If you do not acknowledge the sources of your material, you may be accused of plagiarism because you have passed off the work and ideas of another person without appropriate referencing, as if they were your own.
Submitting material generated by an AI tool as your own work constitutes plagiarism and academic dishonesty. DO NOT simply copy other people’s work, it is not difficult for us to detect copied work and we will pursue such cases.
RMIT University treats plagiarism as a very serious offense constituting misconduct. Plagiarism covers a variety of inappropriate behaviours, including:
− Failure to properly document a source.
− Copyright material from the internet or databases
− Collusion between students
For further information on our policies and procedures, please refer to https://www.rmit.edu.au/students/student-essentials/rights-and-responsibilities/academic-integrity
Programming Help, Add QQ: 749389476
RMIT Classification: Trusted
Marking Guide
• Late submission results in penalty of 10% marks for (up to) every 24 hours being late.
• If unexpected circumstances affect your ability to complete the assignment, you can apply for special consideration.
− Requests for special consideration within 7*24 hours, please email the course coordinator directly with supporting evidence. − Request for special consideration of more than 7*24 hours must be via the University Special
consideration: https://www.rmit.edu.au/students/student-essentials/assessment-and-exams/assessment/special-consideration.

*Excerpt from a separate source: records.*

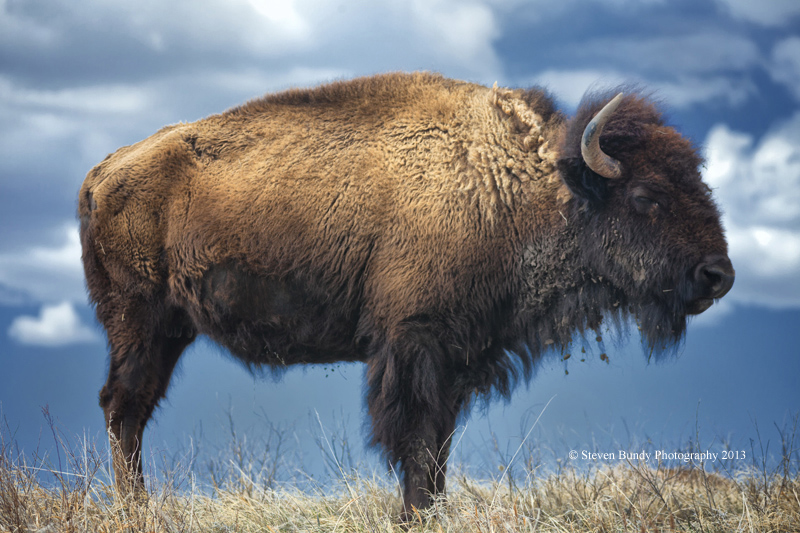 South Dakota Buffalo – Custer State Park, SD- 2013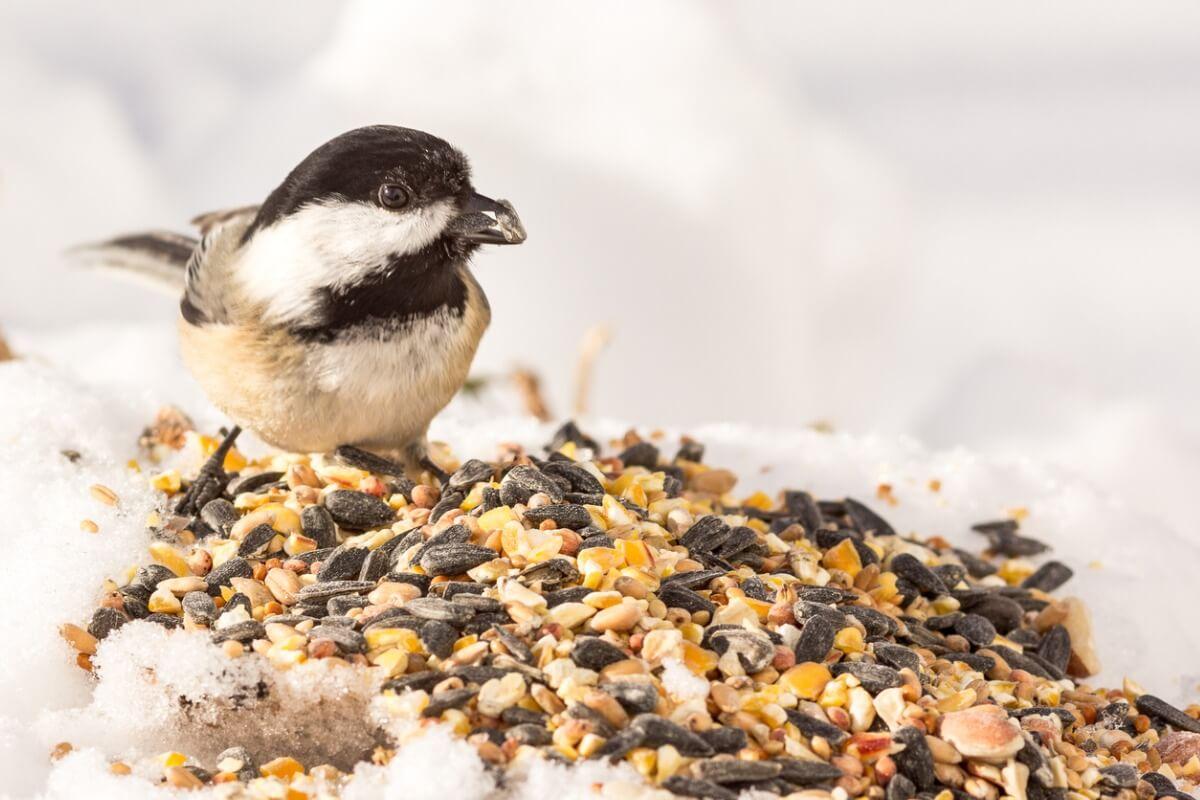 Un uccello che mangia i semi.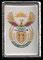Sudáfrica (escudo nacional).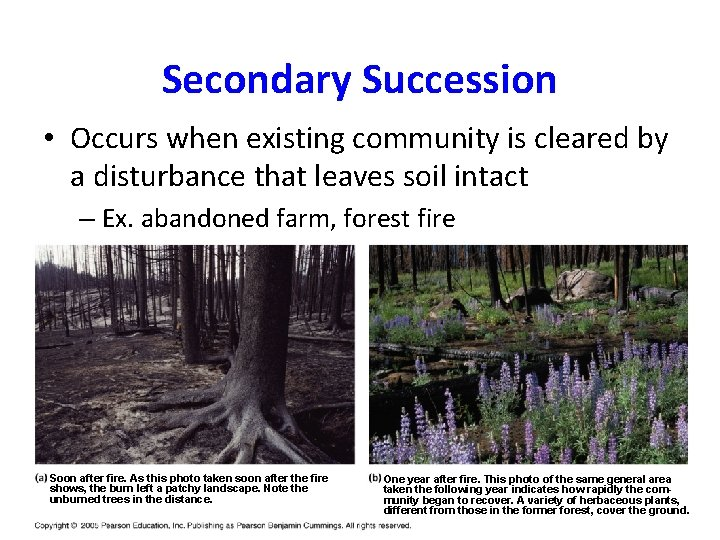 Secondary Succession • Occurs when existing community is cleared by a disturbance that leaves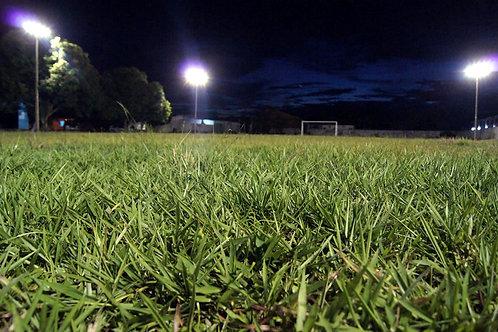 manutenção do gramado
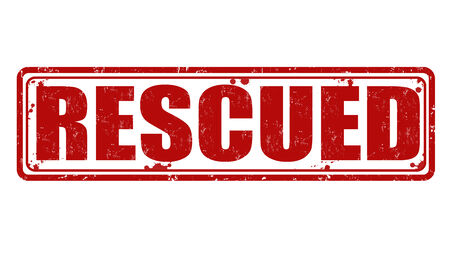 rescued: Rescued  grunge rubber stamp on white, vector illustration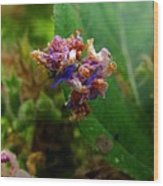 Synchlora Aerata Caterpillar 2 Wood Print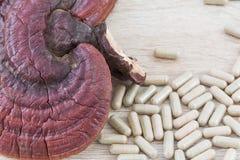 Champignon de zhi de Ling ou capsule de lucidum de Ganoderma Photo libre de droits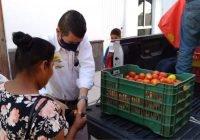 En Armería, regala nuevamente Chava Bueno 2 toneladas de jitomate para quienes menos tienen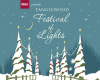 Tanglewood Festival of Lights Presented by BB&T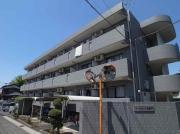 コートピレリ北松戸 1K/3階の外観
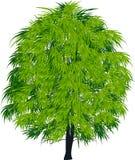 Ejemplo aislado verde oscuro del árbol Fotos de archivo libres de regalías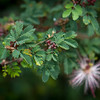 Calliandra eriophylla Fairy Duster.
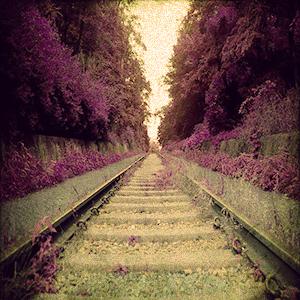 보라철도.jpg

output incorrect due to 1 major logic error in the code or shell script
output incorrect due to >1 minor logic error in the code or shell script
output incorrect due to 1 minor logic error in the code or shell script
output correct and no code/script error, concise and clear comments
– cannot run on AWS EMR or
– no/unreasonable output or
– >1 major logic error in the code
output incorrect due to 1 major logic error in the code or shell script
output incorrect due to >1 minor logic error in the code or shell script
output incorrect due to 1 minor logic error in the code or shell script
9-10 marks
output correct and no code/script error, concise and clear comments
– cannot run on AWS EMR or
– no/unreasonable output or
– >1 major logic error in the code
– cannot run on AWS EMR or
– no/unreasonable output or
– >1 major logic error in the code
output incorrect due to 1 major logic error in the code or shell script
output incorrect due to >1 minor logic error in the code or shell script
output incorrect due to 1 minor logic error in the code or shell script
9-10 marks
output correct and no code/script error, concise and clear comments
Functional requirement
Format requirement
Failure penalty on functional requirements detailed in the specification Failure penalty on format requirements detailed in the specification
Marking in Practice
• Please thoroughly test your program prior to submission, as markers are not expected to modify any code (.py or .sh) you submit. For example, if your Bash script contains improper comments that prevent it from running, you will lose marks.
• The data files provided in this assessment do not represent big data; they are intended solely to verify the accuracy of your program’s output. Nonetheless, always design your program with the potential to handle real big data scenarios in mind. The marker may test your code with a larger data set.